Despite the squad strength, the Lions suffered in the first round, only squeaking through to the next round thanks to a last minute penalty by Sadio Mané against Zimbabwe (1-0).
The matches against Guinea (0-0) and Malawi (0-0) have prompted questions from Senegalese fans.
For example, Hassane Ndour, vice-champion of Africa in 2002 and quarter-finalist of the World Cup the same year. “We expect more in terms of quality of play, with the world-class players in the squad. The first round was difficult. The coach (Aliou Cisse) has been criticised for a few months now. But he has the results for him and that’s the main thing.
The victory over Cape Verde in the round of 16 (2-0), against an opponent who admittedly finished the game with nine against eleven, has mitigated the poor impression left in the first round.
It was a very good game,” he said, “but it was not perfect,” says Ndour.
“We couldn’t be satisfied with what we saw in the first round, despite qualifying,” said Ferdinand Coly, another member of the historic 2002 team. “I think the criticism stung the players and the technical staff. There was a reaction and Senegal showed something else. Here in Senegal, people expect something, obviously the title, even if they don’t dare to say it.

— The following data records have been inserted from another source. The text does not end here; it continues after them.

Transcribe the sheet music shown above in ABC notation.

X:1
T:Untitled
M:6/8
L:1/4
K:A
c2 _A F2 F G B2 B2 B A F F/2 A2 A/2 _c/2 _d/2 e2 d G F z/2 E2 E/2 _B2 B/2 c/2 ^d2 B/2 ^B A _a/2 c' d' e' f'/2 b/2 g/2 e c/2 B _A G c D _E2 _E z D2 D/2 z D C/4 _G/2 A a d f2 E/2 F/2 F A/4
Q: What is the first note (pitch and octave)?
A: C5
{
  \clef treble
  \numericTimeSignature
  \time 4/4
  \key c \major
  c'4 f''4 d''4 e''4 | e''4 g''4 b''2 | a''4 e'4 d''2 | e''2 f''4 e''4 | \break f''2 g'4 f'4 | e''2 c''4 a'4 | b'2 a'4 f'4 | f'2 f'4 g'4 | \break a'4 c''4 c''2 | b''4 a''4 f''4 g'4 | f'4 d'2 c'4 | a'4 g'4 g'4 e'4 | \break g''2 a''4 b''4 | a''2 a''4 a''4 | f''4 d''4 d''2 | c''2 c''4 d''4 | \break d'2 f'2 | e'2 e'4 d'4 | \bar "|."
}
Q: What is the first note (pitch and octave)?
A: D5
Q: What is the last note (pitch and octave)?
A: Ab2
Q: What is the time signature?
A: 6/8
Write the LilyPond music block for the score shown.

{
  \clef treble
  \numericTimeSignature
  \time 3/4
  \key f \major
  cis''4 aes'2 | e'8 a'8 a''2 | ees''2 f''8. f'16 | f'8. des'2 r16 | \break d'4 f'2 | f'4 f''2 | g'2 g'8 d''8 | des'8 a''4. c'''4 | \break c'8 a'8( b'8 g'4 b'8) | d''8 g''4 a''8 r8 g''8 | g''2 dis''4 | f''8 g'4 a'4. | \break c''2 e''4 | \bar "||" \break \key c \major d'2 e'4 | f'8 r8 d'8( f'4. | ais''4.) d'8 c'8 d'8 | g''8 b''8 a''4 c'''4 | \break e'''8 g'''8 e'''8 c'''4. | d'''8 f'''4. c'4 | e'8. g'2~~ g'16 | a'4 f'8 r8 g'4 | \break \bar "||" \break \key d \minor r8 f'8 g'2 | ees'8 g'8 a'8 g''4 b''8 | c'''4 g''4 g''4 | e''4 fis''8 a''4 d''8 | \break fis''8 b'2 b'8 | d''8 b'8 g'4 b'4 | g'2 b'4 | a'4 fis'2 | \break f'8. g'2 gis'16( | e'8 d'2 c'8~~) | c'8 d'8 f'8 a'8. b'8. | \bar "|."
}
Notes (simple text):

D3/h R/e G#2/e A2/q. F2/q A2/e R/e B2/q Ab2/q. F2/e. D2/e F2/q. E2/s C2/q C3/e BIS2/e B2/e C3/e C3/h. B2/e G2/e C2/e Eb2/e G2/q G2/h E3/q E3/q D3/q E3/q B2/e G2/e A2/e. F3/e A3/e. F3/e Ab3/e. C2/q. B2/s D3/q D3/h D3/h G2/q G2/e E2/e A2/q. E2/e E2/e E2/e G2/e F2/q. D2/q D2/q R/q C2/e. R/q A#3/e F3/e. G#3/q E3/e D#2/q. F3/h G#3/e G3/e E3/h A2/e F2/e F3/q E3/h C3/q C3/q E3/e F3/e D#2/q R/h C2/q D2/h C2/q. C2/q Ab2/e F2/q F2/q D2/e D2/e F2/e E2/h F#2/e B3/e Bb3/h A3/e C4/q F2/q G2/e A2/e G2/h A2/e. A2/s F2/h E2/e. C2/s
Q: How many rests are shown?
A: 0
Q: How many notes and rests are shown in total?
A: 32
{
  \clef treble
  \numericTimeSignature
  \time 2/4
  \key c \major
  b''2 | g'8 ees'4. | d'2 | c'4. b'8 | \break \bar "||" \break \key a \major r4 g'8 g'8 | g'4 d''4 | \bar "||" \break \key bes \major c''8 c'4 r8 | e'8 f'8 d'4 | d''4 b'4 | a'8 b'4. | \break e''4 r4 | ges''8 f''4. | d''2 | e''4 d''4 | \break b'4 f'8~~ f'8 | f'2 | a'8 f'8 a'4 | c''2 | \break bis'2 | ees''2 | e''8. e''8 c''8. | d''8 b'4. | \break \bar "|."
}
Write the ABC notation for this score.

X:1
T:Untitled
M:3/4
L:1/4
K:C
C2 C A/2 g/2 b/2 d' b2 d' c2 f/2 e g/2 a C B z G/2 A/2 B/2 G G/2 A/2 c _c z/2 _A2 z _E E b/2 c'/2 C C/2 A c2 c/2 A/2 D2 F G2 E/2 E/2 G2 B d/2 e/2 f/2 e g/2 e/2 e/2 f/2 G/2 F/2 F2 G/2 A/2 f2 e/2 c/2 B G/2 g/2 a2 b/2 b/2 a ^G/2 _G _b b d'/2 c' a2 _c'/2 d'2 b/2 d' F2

They are waiting, but if the team eliminates Equatorial Guinea, this ambition will take a little more shape.”
Mané at full tilt can make the difference
Sadio Mané is obviously considered the strongest link in this selection, even if, as Coly reminds us, “he can’t do everything alone. The Liverpool attacking midfielder scored another goal against Cape Verde and his performance will determine how long the Lions of Teranga stay in Cameroon.
“He has shown that he is involved, that the team can count on him. The better Mané performs, the stronger Senegal will be. And with knockout matches, which Mané, but also the players who play in big European clubs are used to, this experience will help Senegal”, says Coly.
“The more Mané performs, the stronger Senegal will be, and with knockout matches, which Mané, but also players who play for big European clubs, are used to, this experience of high-level matches will be very important, starting on Sunday,” Ndour says.
Mané, who suffered a head injury in the match against Cape Verde, has returned to training, although there have been calls in England for him to be excused from the quarter-finals.
This should not be the case, as the player and the medical staff have given the all clear. If he qualifies, Senegal will face the winner of Burkina Faso-Tunisia in the semi-final on 2 February in Yaoundé.